The bacteria used in the present study included NTM (M. abscessus subspecies: MAB and MMAS) and MTB-H37Ra (ATCC 25177; nonvirulent strain). The NTM were isolated from patients between 2012 and 2017 and retrieved from archived stock cultures at the Clinical Microbiology Laboratory Unit, Srinagarind Hospital, Khon Kaen University Khon Kaen, Thailand. MTB-H37Ra was kindly given by Professor Prasit Palittapongarnpim, Department of Microbiology, Faculty of Science, Mahidol University, Thailand (21). In the present study, the bacteria were re-subcultured on sheep blood agar (Quality Media and Supply Co. Ltd.) at 37˚C for 5 days. Middlebrook 7H9 broth liquid medium (Becton, Dickinson and Company) was used for MTB-H37Ra recultivation. The present study was approved and all protocols regulated by the Khon Kaen University Ethics Committee for Human Research (approval no. HE 591454).
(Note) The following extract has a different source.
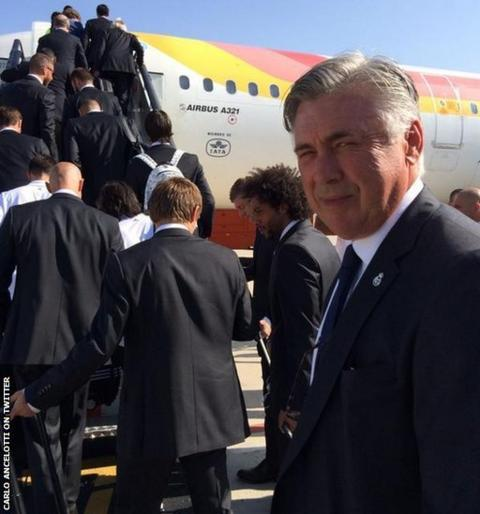 Carlo Ancelotti prepares to board a plane with his Real Madrid team as they head to Cardiff airport.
In our previous study, genomic DNA samples were sequenced using the Illumina high-throughput platform at NovogeneAIT Genomics (Novogene Co., Ltd.). Based on this WGS analysis, NTM were divided into MAB and MMAS, corresponding to subspecies of M. abscessus identified by rpoB gene sequences (13). The accession numbers were shown as Table SI (19,22), however, one isolate of MMAS was identified by MALDI-TOF.
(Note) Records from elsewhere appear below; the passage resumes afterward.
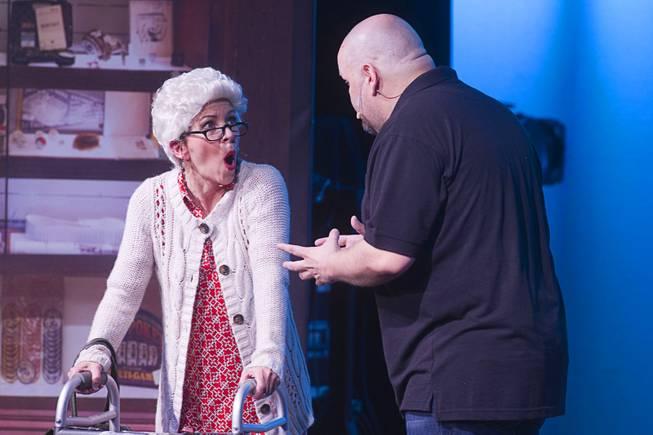 "A customer reacts as Slick Garrison (Sean Critchfield) tells her the value of her item during a performance of ""Pawn Shop Live!"" at the Golden Nugget Thursday, Jan. 30, 2014. The production show is a parody based on the story of Gold & Silver Pawn, home of the History Channel's Pawn Stars television series."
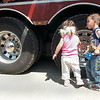 Cameron Voinovich, 4, right, and his sister, Madison, 2, of Westerville get a close-up look at the tires on a fire truck during the Touch a Truck event at the Powell Municipal Building onFriday.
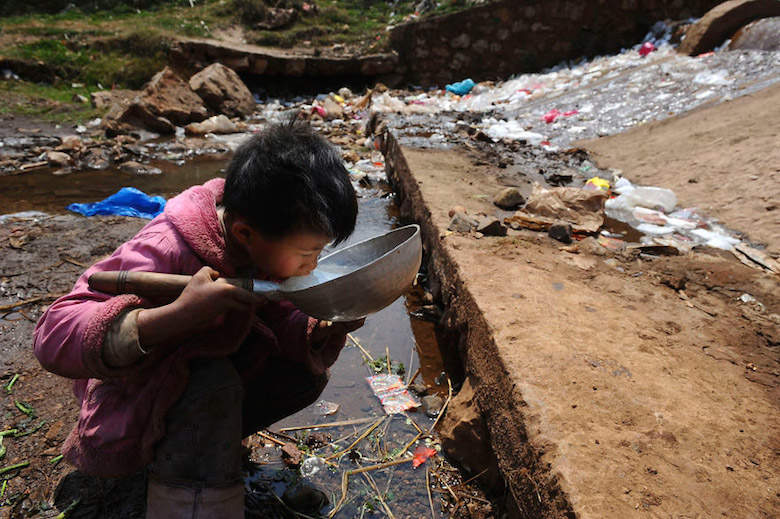 Child drinks water from stream in Fuyuan County, China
Bacterial genomic DNA was extracted from three full loops of pure colonies cultured on blood agar (Clinag Co. Ltd.). The bacterial pellet was washed twice with 1 ml Tris-EDTA buffer, then centrifuged at 13,416 x g and room temperature for 10 min. All genomic DNA was extracted using the cetyltrimethylammonium bromide (CTAB) method (19,23). Bacterial cell lysis began with incubation in 10 mg/ml lysozyme, followed by the sequential addition of 10% sodium dodecyl sulfate, 10 mg/ml proteinase K and CTAB solutions to disrupt the cell membranes. Cold absolute ethanol and 5 M sodium chloride were added to precipitate the DNA. Genomic DNA samples were resuspended in sterile nuclease-free water (Invitrogen; Thermo Fisher Scientific, Inc.) and measured using Nanodrop (Thermo Fisher Scientific, Inc.). A range of DNA concentrations (5, 10, 15, 20, 25 and 50 ng/µl) was prepared and stored at -20˚C until SERS analysis.
The SERS measurements were acquired using a portable RS device, with 2 µl of 5, 10, 15, 20, 25 and 50 ng/µl DNA samples individually dropped onto the center of a silver-based SERS sensor and left to air dry for 10 min. The Raman spectrum was collected from the central region of the drop. Spectral acquisition was performed using a wavelength of 785 nm with an exposure time of 20 sec. Spectral data were collected from 25 points arranged in a 5x5 mapping grid with 0.1 mm spacing. Each sample was measured in triplicate. The optimal protocol in a previous study was used in this experiment (24). The Raman spectrum fingerprint region (600-1,800 cm-¹) represents the biological components of bacterial cells, including proteins, lipids, and nucleic acids (25). The key peak locations, primarily attributed to nucleic acid components, are summarized in Table SII. The observed Raman peaks correspond with those reported in previous studies (26-37).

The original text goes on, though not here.